Software-Defined Networking (SDN) is an innovational network architecture which gives network administrators the ability to directly control the whole network by programming on a centralized controller. Due to network complexity, networks are unlikely to be bug-free. The ability to verify data plane properties will make network management easier for network administrators in SDN. In this paper, we present a novel atomic predicates based data plane properties verification method for SDN using Spark which is a big data processing framework. First, we verify packet reachability which is a fundamental data plane property.
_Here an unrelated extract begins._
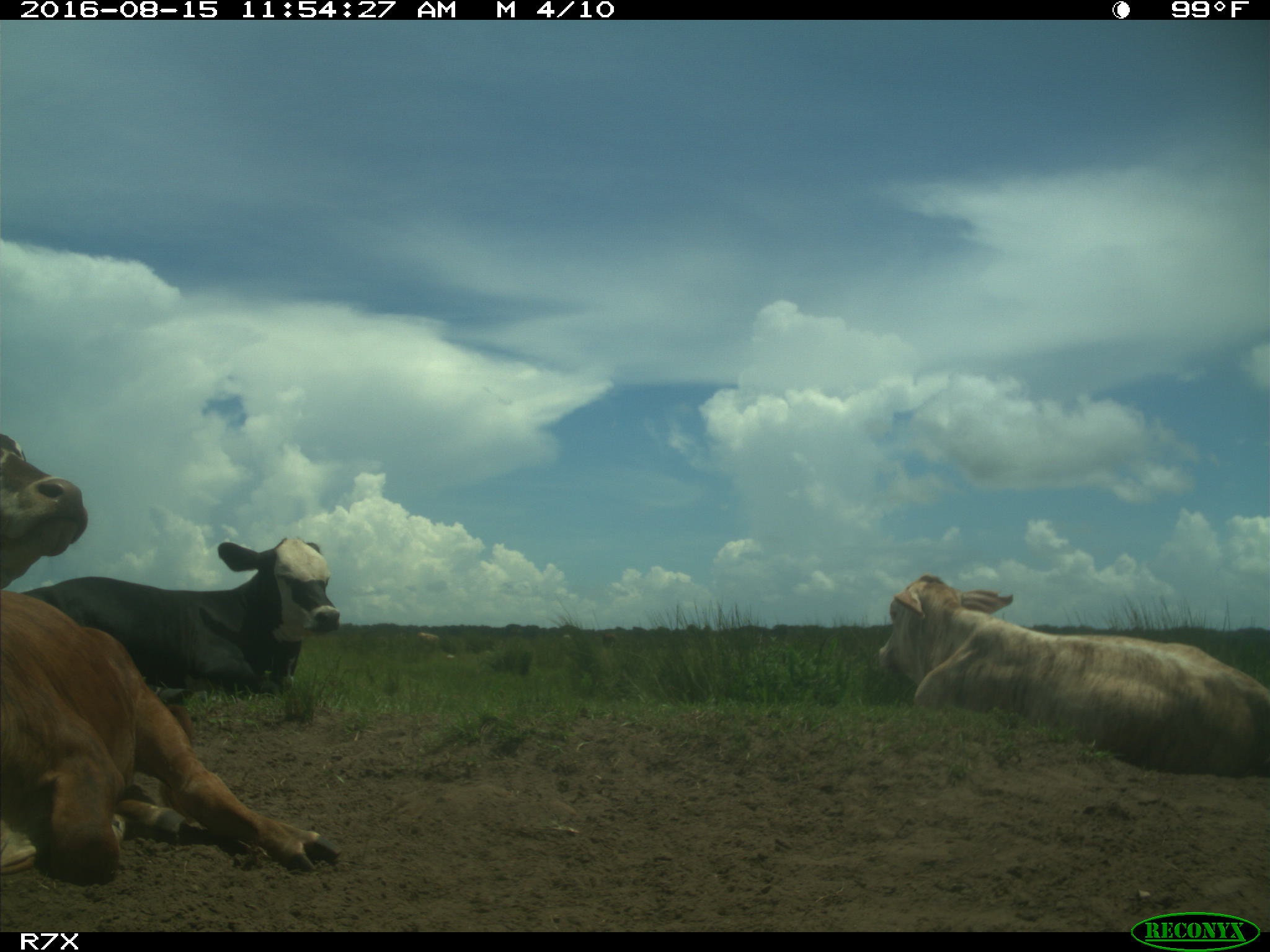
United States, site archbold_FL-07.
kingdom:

Then, we verify other data plane properties such as loop-freedom and nonexistence of black holes. In addition, the proposed method can detect a security threat existing in SDN called firewall bypass threat with packet reachability verification. By adopting atomic predicates, we achieve less computational and storage overhead. We implement the methods and study the performance. The results of experiments show that we can efficiently and accurately detect loops, black holes and firewall bypass threats.

中文翻译：

---

使用 Spark 的软件定义网络中基于原子谓词的数据平面属性验证

软件定义网络 (SDN) 是一种创新的网络架构，它使网络管理员能够通过在集中控制器上进行编程来直接控制整个网络。由于网络的复杂性，网络不可能没有错误。验证数据平面属性的能力将使 SDN 中的网络管理员更容易进行网络管理。在本文中，我们使用大数据处理框架 Spark 为 SDN 提出了一种基于原子谓词的新型数据平面属性验证方法。首先，我们验证数据包可达性，这是一个基本的数据平面属性。然后，我们验证其他数据平面属性，例如循环自由和不存在黑洞。此外，所提出的方法可以通过数据包可达性验证来检测SDN中存在的称为防火墙绕过威胁的安全威胁。通过采用原子谓词，我们实现了更少的计算和存储开销。我们实施方法并研究性能。实验结果表明，我们可以高效准确地检测环路、黑洞和防火墙绕过威胁。